“Take the well-known example of the Toyota Prius. This hybrid car was not the result of user-centered innovation. Toyota started to design the Prius in 1994, when user-centered analysis and market data were pulling auto manufacturers in a different direction: toward heavy, gas-guzzling SUVs. The Prius was a proposal — a vision that came from a better understanding of the future evolution of the socio-cultural and economic scenario. Now, more than a decade after it was first launched, people like it, even if they did not ask for it when it was conceived. And thanks to its early start, Toyota is well ahead of its competitors.”
Harvard Business Review: User-Centered Innovation Is Not Sustainable (via exmilitary)

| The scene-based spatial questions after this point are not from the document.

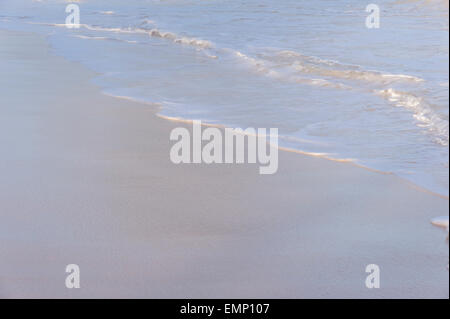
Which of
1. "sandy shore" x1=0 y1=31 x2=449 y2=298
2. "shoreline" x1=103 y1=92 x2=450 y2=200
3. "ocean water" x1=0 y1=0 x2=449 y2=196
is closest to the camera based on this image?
"sandy shore" x1=0 y1=31 x2=449 y2=298

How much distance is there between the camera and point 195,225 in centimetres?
355

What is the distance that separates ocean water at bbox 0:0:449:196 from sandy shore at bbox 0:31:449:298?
603mm

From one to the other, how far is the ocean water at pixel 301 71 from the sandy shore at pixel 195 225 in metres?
0.60

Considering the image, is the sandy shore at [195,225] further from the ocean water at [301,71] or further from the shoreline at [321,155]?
the ocean water at [301,71]

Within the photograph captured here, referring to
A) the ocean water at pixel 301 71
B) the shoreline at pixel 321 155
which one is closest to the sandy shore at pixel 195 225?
the shoreline at pixel 321 155

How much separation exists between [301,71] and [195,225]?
4.67 meters

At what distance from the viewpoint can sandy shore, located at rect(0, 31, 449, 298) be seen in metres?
2.95

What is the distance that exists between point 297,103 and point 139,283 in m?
3.75

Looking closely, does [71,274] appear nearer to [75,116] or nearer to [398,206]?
[398,206]

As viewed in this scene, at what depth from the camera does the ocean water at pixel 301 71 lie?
5.14m

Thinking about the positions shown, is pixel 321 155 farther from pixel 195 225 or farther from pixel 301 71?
pixel 301 71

This pretty much sums up why I’m skeptical about user-centered design and UX research: as the Prius example shows, as the recently re-circulated initial reactions to the iPod confirm, and as my early experience getting feedback on Birdfeed taught me personally, people generally only think in terms of what they know, so if you ask them what they want, they’ll tell you the same and more of it. I think that great products—the kind that change the world, the kind people truly love—usually have a strong, often counter-intuitive, point of view, so a methodology that relies too much on what people say they want, instead of trying anticipate what they don’t yet realize they want, seems like a poor way to invent the future.